中村航「僕の好きな人が、よく眠れますように」

2018-05-11Book, 読書記録2008年, 中村航, 小説, 感想

「絶対正義」を読んで、次は甘々な恋愛小説をと思いました。
そこで、中村航さんの「僕の好きな人が、よく眠れますように」です。
タイトルからして恋愛ものだろうと思ったので。

中村航さん初読みでした。

ストーリー

とある大学院。
北海道からゲスト研究員としてやってきたのは、ヒグマみたいな男ではなくて、コダヌキみたいな可愛い女性だった。
1年という期間限定。
4月の懇親会で仲良くなる。
冗談を言い合ってとてもいい雰囲気。
だけど彼女は結婚していた。

抑えようとしてもつい口から出てしまった「好き」の一言。
そして「同じです」と小さな声。

バイトで知り合った木戸さんのアドバイスの元、別れの握手を交わす。

ところが、直後にデートの約束。
デートを重ね、キスをして、いつしかお互いの部屋を行き来する。

布団をソファーベッドと偽って、そこで過ごす。
かんぴょうと卵になって、すまき遊び。

ごっこのような二人の時間。
言葉の応酬。

そこに不倫らしさはなく、ただのバカップル。

彼女が北海道へ帰省すると、一人でいることに耐えられない。
春には別れが待っているというのに・・・。

彼女も離れたくないと言う。
何でもない女の子に嫉妬する。
東京で就職しようかと言い出す。

いったい二人はどうなるのか・・・。

結末は・・・感想

結末は読者におまかせ。

夢みたいなことを言えば、そんなに離れられないなら、東京で就職して、離婚して、二人で幸せになりなよ、と思う。
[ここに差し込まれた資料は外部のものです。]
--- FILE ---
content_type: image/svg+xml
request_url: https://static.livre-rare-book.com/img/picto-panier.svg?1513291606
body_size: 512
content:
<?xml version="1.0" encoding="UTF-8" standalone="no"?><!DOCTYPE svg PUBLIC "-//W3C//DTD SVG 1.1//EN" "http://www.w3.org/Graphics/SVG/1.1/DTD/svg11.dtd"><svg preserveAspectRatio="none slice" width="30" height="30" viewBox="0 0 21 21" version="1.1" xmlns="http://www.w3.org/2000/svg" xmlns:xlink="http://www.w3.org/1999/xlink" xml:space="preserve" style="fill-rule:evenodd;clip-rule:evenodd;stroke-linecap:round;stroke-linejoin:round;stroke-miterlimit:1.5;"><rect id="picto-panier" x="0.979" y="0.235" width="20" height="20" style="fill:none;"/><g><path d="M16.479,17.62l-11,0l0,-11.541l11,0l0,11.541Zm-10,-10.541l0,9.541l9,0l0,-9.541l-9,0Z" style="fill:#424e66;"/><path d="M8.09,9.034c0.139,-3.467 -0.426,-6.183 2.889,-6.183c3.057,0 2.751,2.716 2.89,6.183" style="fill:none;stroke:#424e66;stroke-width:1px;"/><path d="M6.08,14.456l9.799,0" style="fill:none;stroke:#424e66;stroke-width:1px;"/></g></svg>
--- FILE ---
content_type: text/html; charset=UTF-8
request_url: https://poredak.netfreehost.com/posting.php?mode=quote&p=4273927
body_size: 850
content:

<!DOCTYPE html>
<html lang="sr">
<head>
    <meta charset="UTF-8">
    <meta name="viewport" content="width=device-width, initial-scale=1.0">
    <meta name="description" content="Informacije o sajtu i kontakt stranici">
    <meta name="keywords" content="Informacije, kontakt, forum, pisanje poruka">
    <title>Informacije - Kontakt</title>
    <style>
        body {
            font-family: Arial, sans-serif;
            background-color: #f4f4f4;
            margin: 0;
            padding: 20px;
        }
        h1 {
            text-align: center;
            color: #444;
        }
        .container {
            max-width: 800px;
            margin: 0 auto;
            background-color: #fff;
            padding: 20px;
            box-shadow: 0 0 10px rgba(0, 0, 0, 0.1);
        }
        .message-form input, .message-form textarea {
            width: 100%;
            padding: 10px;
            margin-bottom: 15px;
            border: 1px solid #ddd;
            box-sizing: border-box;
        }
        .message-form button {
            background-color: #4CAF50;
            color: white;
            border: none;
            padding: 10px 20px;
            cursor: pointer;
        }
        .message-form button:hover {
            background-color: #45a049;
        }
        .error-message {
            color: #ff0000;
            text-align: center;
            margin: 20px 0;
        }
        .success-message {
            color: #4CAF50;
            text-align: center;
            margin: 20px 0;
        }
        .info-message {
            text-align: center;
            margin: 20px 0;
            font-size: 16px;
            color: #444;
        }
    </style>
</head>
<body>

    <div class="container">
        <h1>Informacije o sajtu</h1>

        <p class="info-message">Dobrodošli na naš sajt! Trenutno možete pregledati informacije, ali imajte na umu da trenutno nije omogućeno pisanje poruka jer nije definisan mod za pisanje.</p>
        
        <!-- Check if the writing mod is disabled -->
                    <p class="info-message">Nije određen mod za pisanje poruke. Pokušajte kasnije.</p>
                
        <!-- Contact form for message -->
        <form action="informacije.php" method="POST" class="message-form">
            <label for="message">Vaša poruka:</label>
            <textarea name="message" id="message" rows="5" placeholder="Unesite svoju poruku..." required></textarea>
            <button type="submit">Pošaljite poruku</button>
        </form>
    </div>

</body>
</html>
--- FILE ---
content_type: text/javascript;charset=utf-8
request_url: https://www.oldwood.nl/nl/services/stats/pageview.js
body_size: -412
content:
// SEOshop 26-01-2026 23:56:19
現実的なことを言えば、結局北海道に帰ってしまえば、いい夢見た、で終わりでしょ、と思う。

不倫物語なのに、それを感じさせないラブストーリーでした。
遠距離は難しいのかな、とも思いました。

それと、忘れてならないのが、バイト先で知り合った、木戸さんです。
とても不思議な人です。
変な人。
バイトは偽名で。
何かあったら連絡してよと、住所を渡す。
家には、壊れたテレビと、ソフトのないゲーム機とギター。
押し入れから酒とグラスとさきイカが出てくる。
でもきっと「僕」にとってはどこか魅力があったのだろう。

ちなみに木戸さんはこちら↓にも登場するようです。
絶対、最強の恋のうた (小学館文庫) [ 中村航 ]

どんなことをやらかしてるのか、これも読んでみたいです。

まとめ

中村航さん、字面に覚えがあったので、何かしら読んでいるかもと思って借りてきたけど、どうも初読みでした。
ただ、映画は観てました。

次はできれば「100回泣くこと」を読んでみたい。
これは、映画を先に観ているので、結末がどうこう言うことはないと思う。

この映画泣きました。
切なくて、切なくて・・・。

きっと本でも泣いちゃう気がします。